LDL indicates low-density lipoprotein.
The estimated effects of air pollution were modified by race (eFigure 3; http://links.lww.com/EDE/B800). Among Black participants, the increase in life expectancy comparing 7 to 12 µg/m3 was 0.54 years (95% CI = 0.50, 0.58) versus 0.33 years (95% CI = 0.32, 0.34) in Whites. In contrast, for O3, the increase in life expectancy had Blacks been exposed to 35 ppb versus 45 ppb was 0.07 years (95% CI = 0.04, 0.11) versus 0.18 years (95% CI = 0.17, 0.19) in Whites. In Blacks, the difference in life expectancy contrasting 10 to 20 ppb of NO2 was −0.02 years (95% CI = −0.03, −0.00) versus 0.01 years (95% CI = 0.00, 0.02) in Whites.

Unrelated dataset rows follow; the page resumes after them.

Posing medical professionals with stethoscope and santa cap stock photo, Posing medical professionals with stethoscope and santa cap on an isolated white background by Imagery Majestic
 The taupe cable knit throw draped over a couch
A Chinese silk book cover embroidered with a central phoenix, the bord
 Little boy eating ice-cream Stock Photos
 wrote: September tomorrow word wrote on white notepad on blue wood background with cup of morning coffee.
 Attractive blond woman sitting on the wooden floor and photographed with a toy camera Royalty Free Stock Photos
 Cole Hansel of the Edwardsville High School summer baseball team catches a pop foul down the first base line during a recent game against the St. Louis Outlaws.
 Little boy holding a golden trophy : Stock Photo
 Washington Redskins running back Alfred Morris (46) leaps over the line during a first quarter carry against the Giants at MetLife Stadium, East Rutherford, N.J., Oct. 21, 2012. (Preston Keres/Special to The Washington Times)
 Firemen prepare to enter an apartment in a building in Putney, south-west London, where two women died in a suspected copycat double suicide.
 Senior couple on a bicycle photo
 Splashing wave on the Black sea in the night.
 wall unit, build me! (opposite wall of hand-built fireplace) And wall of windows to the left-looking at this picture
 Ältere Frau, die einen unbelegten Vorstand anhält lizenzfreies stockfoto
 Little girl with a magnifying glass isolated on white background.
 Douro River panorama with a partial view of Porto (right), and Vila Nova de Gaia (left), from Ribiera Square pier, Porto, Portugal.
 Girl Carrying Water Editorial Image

eFigure 4A (http://links.lww.com/EDE/B800) shows the distribution of age at death at the three different counterfactual PM2.5 concentrations and eFigure 4B (http://links.lww.com/EDE/B800) shows the difference in the probability of death at each age contrasting exposure at 10 versus 7 µg/m3. The main effect of exposure is not to shift the mode of the distribution; rather, the increased deaths at higher exposures occur predominantly between ages 65 and 75. These figures present not the rate of death at each age, but the fraction of the population that survived to, and died at, that age. Since people only die once, a higher probability of dying between ages 65 and 75 necessarily means a lower probability of dying at older ages. Hence, the reduced mortality probability at higher ages is simply a reflection of fewer people living long enough to die at, for example, 90. In contrast (eFigure 5A,B; http://links.lww.com/EDE/B800), the increased death rates from higher O3 are predominantly between ages 75 and 85. Hence the early deaths at higher O3 concentrations occur at later ages, and the reduction in mean life expectancy is less. eFigure 6 (http://links.lww.com/EDE/B800) shows a similar plot for NO2, with little change in death rates at any age between NO2z counterfactual levels.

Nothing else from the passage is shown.